Click to follow
The Independent Online
Start to clear out summer bedding plants if you plan to replace them with wallflowers or sweet williams. Though it is difficult to throw out plants that are still doing well, you need time to fork over and feed the ground before the next batch of hopefuls goes in. Look for wallflowers that have been pinched out in youth, forcing them into a bushy habit. Tall, spindly wands are not worth earth-room.

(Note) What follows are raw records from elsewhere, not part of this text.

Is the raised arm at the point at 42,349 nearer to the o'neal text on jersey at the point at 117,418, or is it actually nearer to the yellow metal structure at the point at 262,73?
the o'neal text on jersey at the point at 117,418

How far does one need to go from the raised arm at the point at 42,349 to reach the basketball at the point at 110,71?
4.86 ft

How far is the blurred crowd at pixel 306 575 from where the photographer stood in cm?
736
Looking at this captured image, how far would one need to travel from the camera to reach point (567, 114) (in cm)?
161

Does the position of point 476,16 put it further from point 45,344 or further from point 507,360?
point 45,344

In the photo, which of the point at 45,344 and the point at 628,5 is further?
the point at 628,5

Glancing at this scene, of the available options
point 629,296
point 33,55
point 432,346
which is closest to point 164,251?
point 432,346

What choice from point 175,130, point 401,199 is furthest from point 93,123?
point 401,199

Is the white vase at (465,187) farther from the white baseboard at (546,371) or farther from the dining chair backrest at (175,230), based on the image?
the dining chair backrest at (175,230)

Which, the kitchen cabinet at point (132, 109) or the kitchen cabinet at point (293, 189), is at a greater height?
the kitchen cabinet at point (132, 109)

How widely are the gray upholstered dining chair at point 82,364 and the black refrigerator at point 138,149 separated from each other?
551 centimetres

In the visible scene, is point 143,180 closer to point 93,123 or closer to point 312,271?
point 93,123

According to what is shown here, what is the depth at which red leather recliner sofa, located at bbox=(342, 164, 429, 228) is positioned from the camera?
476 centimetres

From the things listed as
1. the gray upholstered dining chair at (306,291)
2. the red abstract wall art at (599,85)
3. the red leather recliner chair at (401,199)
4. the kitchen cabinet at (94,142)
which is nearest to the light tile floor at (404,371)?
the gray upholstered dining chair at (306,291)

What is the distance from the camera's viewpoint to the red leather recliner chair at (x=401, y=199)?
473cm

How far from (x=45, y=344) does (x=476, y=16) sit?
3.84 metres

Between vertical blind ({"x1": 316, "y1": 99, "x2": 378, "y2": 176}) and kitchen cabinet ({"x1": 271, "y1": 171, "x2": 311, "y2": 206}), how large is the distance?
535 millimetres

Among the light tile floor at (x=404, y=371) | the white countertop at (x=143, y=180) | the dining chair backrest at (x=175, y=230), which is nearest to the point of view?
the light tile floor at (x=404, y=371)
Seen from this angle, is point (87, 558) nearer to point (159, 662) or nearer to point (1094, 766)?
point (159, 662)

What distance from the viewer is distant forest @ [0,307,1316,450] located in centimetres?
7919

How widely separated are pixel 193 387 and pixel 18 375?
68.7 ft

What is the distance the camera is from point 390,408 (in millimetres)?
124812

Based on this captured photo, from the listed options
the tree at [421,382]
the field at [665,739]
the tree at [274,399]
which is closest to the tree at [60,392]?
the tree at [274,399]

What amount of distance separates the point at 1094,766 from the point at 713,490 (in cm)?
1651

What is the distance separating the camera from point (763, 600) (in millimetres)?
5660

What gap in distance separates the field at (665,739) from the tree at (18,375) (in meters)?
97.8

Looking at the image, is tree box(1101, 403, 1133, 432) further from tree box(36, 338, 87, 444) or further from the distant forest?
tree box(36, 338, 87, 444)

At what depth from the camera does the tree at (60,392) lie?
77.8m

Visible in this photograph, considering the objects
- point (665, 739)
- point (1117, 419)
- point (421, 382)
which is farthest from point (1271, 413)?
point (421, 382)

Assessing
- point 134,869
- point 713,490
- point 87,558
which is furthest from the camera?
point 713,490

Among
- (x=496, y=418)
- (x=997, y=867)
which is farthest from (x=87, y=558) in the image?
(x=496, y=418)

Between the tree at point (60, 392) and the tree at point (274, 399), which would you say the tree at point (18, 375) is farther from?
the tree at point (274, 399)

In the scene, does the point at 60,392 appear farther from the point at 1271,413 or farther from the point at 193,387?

Put the plants in before the bulbs if you plan to interplant with tulips or daffodils, or sod's law dictates that you will dig up the bulb when you try to plant the wallflowers. At Giverney this spring, sharp lemon- coloured wallflowers were used to effect under a white-flowering cherry tree. Dark purple wallflowers were used with mauve sweet rocket, forget- me-nots, alliums and blue pansies in beds edged with London pride and aubrieta.

Lawn edges get tough treatment from dogs and children. Repair the worst bits by cutting turf rectangles behind the edge and re-laying the other way round. Sift earth over the join.

Sow lettuces such as "Cynthia" and "Novita" in the greenhouse for spring. Outside, use a variety such as "Arctic King". Japanese greens and lamb's lettuce can be sown outside for cut-and-come-again salad.

Take cuttings of shrubs such as berberis, deciduous ceanothus, cistus, hebe. Choose semi-ripe wood and cut sections 4-6in long. Root them in a greenhouse propagating frame, or stick them round the edge of a pot filled with sandy compost. Cover the pot with a polythene bag to conserve moisture.

Cut down old blackberry and loganberry canes after fruiting is over and train new canes in their place. Plant new strawberry plants, setting them 18in apart in well-fed ground. The rows need to be 2ft 6in apart.